Objetivo de la tarea:
Actualiza el fragmento del texto sobre la apostasía de los católicos que va de "No sorprende que" a "en plena Cuaresma.", ambos incluidos, y sustituye "baja natalidad" por "caída de la natalidad".

───── Texto proporcionado

Según un estudio sociológico reciente, un tercio de los católicos estadounidenses está pensando apostatar de su fe en la Iglesia católica. Ello, como consecuencia de la oleada de abusos del clero. Así que, porque tú pecas, debo pecar yo también. ¡Qué berenjenal! Como aquella dependienta de una tienda que el otro día afirmaba a sus compañeras que si un hombre violara a su hija, lo mataría. Y se quedaba tan fresca, sin que las demás se inmutaran. Hasta se defendió, agresiva, cuando intervine ante semejante osadía, dejándola sin aliento.
No sorprende que así sea, puesto que Estados Unidos, en cuestión de abusos al sacramento del matrimonio, la castidad y la revancha, va a la cabeza del planeta. Y aquí ya estamos igual, y más “modelnos”. Porque “apostatar” de las enseñanzas de la Iglesia, se entiende siempre como pasar a dar barra libre al sexo (lo cual significa que no es bien vivida la sexualidad ni “estando” en la Iglesia). Otro dato que podríamos cruzar es el de la baja natalidad, que ya nadie duda que está llevándonos a un invierno demográfico que traerá otros “inviernos”. Una es consecuencia de lo otro. Por eso no estará de más destacar una anotación que hizo hace unas semanas Sabatino Carnazzo, en plena Cuaresma.

──────────
───── Material proporcionado

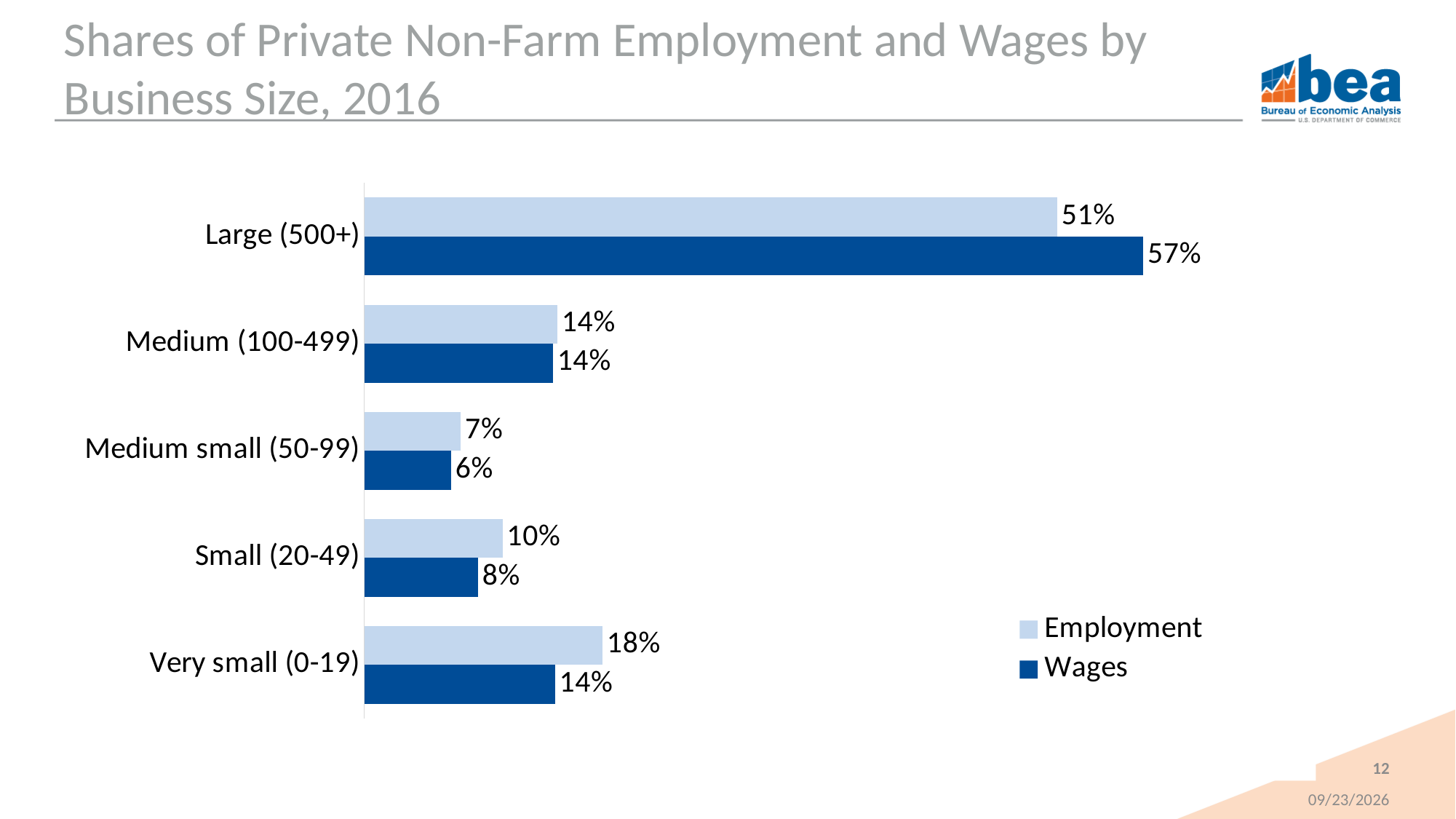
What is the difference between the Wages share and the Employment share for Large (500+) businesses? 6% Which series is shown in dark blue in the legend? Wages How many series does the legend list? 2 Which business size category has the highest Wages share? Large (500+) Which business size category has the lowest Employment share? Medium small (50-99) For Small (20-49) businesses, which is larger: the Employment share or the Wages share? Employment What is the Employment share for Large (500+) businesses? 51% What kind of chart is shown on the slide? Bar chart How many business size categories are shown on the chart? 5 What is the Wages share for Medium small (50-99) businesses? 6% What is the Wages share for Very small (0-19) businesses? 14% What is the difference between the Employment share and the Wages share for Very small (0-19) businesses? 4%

──────────

Respuesta al problema:
No sorprende que así sea, puesto que Estados Unidos, en cuestión de abusos al sacramento del matrimonio, la castidad y la revancha, va a la cabeza del planeta. Y aquí ya estamos igual, y más “modelnos”. Porque “apostatar” de las enseñanzas de la Iglesia, se entiende siempre como pasar a dar barra libre al sexo (lo cual significa que no es bien vivida la sexualidad ni “estando” en la Iglesia). Otro dato que podríamos cruzar es el de la caída de la natalidad, que ya nadie duda que está llevándonos a un invierno demográfico que traerá otros “inviernos”. Una es consecuencia de lo otro. Por eso no estará de más destacar una anotación que hizo hace unas semanas Sabatino Carnazzo, en plena Cuaresma.